My late colleague and friend John Arras was fond of reminding students who often came to him wanting to focus their studies in bioethics that they should cultivate a fundamental expertise in a specific discipline before engaging in bioethics. Strictly speaking, said Arras, bioethics was not a single discipline, but a much broader field made up of many more discrete disciplines. Over the years, as I watched Charity build the health law program at Georgia State Law, I remembered John’s comments. Charity embodied interdisciplinarity.
In the legal academy we often think of specific “doctrinal” areas, like Torts, Contracts, or Constitutional Law as if they were independent lenses we could use to analyze the law more generally. Charity knew that in the U.S., the law — spanning out from each of these more focused areas — filled as large a role in bioethics as did philosophy and other areas of study.
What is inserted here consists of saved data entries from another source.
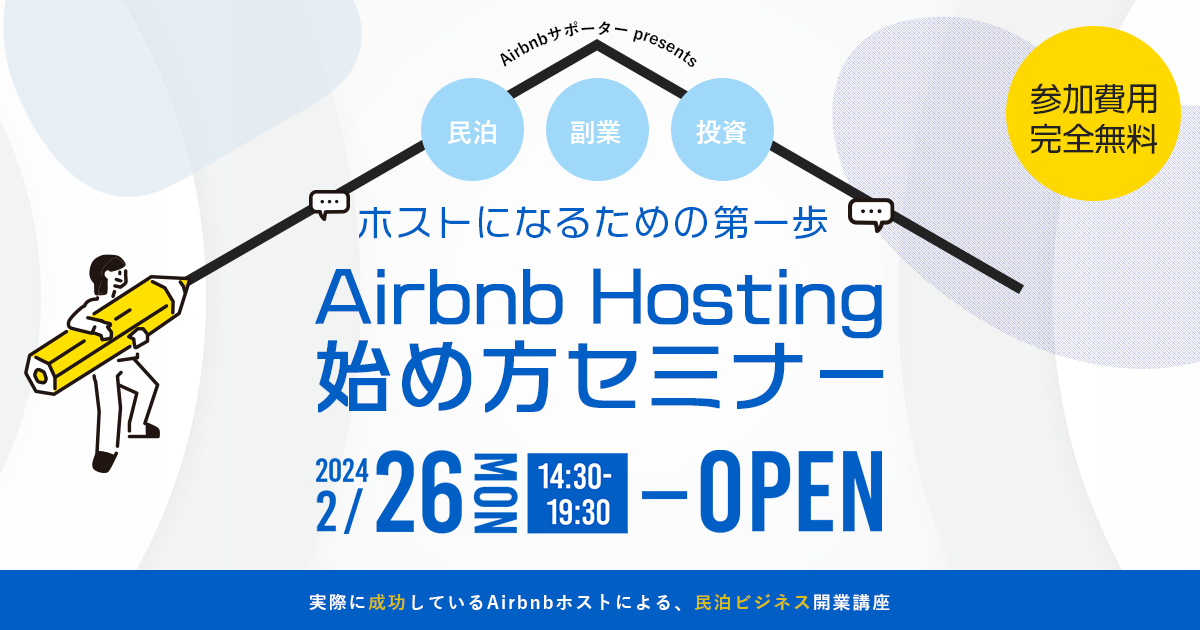 Airbnbサポーター presents

民泊 副業 投資

参加費用
完全無料

ホストになるための第一歩

Airbnb Hosting
始め方セミナー

2024
2/26 MON 14:30-19:30 －OPEN

実際に成功しているAirbnbホストによる、民泊ビジネス開業講座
As Arras also had said “The language of law has had an equal, if not greater, impact on the field of bioethics [than philosophy]. Indeed, I think it fair to say that philosophers have often played the role of conceptual custodians, sweeping out and tidying up the results of the day’s court decisions.”Reference Arras, Miller, Fletcher and Humber7 With comments like this in mind, Charity appreciated that a solid grounding in the law was a critical prerequisite for those who wished to study bioethics in this country.
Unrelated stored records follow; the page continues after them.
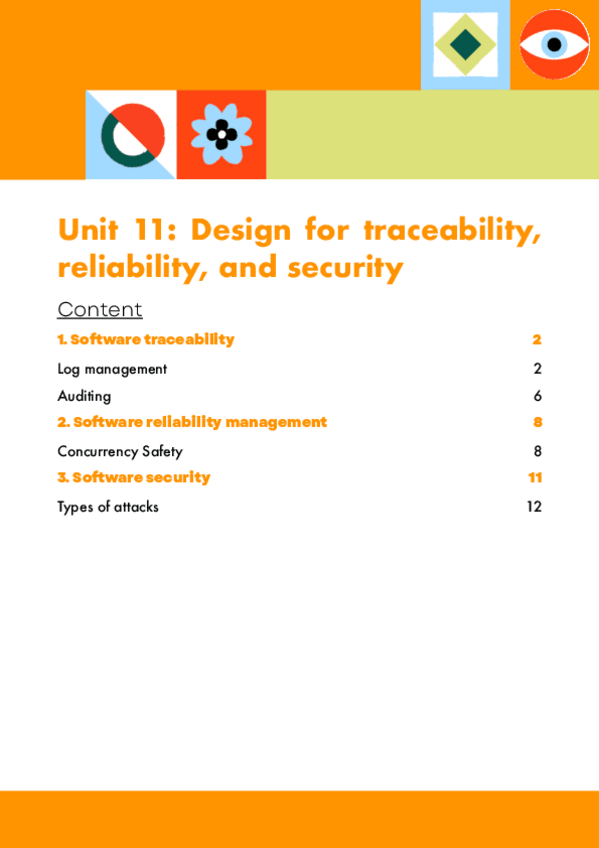 Unit 11: Design for traceability, reliability, and security

Content

1. Software traceability 2

Log management 2

Auditing 6

2. Software reliability management 8

Concurrency Safety 8

3. Software security 11

Types of attacks 12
Charity’s version of “health law,” like those broader definitions of bioethics, had few boundaries. She understood that in an economy where more than $4 trillion is dedicated annually to health-related expenditures, it was easy to see how every enterprise of any type would need help with issues ranging from health and safety regulations, to employee medical benefit plans, to the details of worker’s compensation. In the massive arena now regularly designated as the “medical industrialist complex” the particulars of Medicare, Medicaid, health practice financing, medical facility regulation, and the license defining role of physicians and other health professionals all could reasonably be covered as part of the study of “health law.”
So when we began formalizing a curriculum for students who wished to receive certificates in health law, six clusters of study and research emerged. Those clusters became the categories in which we grouped course offerings and experiential opportunities. Along with Public Health and the Environment, Social Justice and Human Rights, Health Care Regulation and Financing, Global Health, and Health Sciences & Technology, Charity insisted that we include Bioethics. The curriculum she imagined incorporated the interdisciplinarity that characterized the conversation between law and ethics, and it included even more elaborate exchanges with fields as seemingly disparate as finance, safety, and scientific technology.
It is my good fortune to have benefited from Charity’s expansive view of both health law and bioethics. I thank her for the opportunity of working in a context where interdisciplinarity is appreciated and rewarded, within a nationally recognized faculty in the award-winning program that she built.
Note
The author has no conflicts of interest to disclose.